● **Direction**
List the username of each person who posted in the forum thread about Bassani exhausts below, together with the date shown beside that post.

● **Extracted text**
# Who likes Bassani?



## GoatPwr (Jul 3, 2008)

I have been doing some research for the upcoming GTO purchase and narrowed down my exhaust to either a bassani or LM2. The LM2 is quiter at idle than LM1 which I like, but the bassani sounds so good on youtube. I am stumped and need a little direction in choosing a good exhaust system for my car.

Im not going for loud, Im going for quality rumble and a good v-8 sound when on the gas.

btw: I test drove an 05 GTO with SLP exhaust, dont know if it was lm1 or lm2 but it was really loud and the exhaust popped alot when off the gas. I didnt like it.

Thanks


----------



## Aramz06 (Mar 2, 2008)

GoatPwr said:


> I have been doing some research for the upcoming GTO purchase and narrowed down my exhaust to either a bassani or LM2. The LM2 is quiter at idle than LM1 which I like, but the bassani sounds so good on youtube. I am stumped and need a little direction in choosing a good exhaust system for my car.
> 
> Im not going for loud, Im going for quality rumble and a good v-8 sound when on the gas.
> 
> ...


I'm pretty sure, as PDQ GTO will tell you... that would be LoudMouth 1 exhaust system.


----------



## bigcountry (Mar 28, 2007)

Corsa sport exhaust is the way to go, perfect fit, nice rumble, not much drone


----------

Picture-based spatial questions

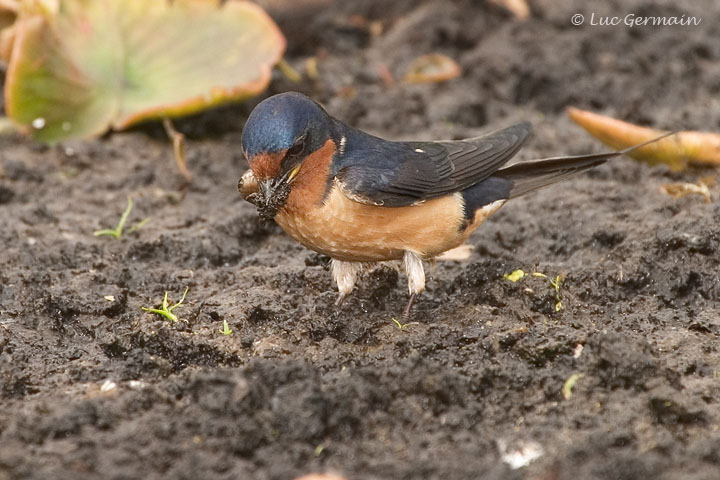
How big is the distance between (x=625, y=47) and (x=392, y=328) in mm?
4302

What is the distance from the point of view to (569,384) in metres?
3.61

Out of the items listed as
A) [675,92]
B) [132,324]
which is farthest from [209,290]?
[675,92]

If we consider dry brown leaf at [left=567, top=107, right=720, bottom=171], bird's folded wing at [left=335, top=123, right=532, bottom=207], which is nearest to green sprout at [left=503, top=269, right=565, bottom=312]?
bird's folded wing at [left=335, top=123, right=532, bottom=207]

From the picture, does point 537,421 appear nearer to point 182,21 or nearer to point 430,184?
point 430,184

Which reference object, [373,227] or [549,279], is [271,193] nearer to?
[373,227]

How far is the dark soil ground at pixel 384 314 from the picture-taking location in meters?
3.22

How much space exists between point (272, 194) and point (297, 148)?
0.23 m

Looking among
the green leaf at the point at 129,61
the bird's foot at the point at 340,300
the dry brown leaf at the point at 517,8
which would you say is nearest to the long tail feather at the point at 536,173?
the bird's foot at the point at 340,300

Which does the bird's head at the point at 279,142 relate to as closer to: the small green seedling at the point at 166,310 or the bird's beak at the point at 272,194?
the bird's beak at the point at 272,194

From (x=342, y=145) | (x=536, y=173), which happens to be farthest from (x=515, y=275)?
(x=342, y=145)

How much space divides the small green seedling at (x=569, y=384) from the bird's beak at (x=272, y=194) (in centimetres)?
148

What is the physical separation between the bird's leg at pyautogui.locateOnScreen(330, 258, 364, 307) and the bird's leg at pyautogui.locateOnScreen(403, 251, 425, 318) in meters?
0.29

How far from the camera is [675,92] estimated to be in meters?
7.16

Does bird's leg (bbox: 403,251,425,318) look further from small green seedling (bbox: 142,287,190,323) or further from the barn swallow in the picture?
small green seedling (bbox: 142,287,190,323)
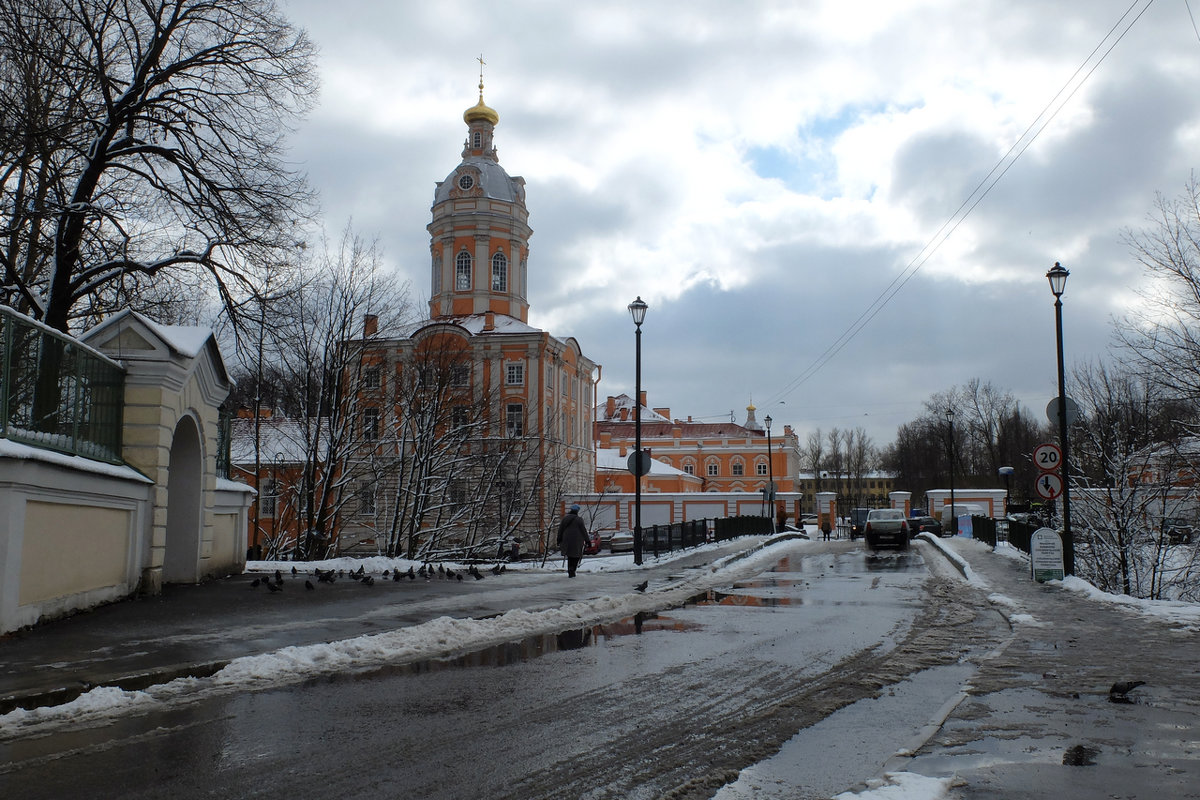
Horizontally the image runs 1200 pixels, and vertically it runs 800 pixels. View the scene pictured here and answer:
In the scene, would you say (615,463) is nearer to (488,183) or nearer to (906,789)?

● **The output**
GoatPwr (Jul 3, 2008)
Aramz06 (Mar 2, 2008)
bigcountry (Mar 28, 2007)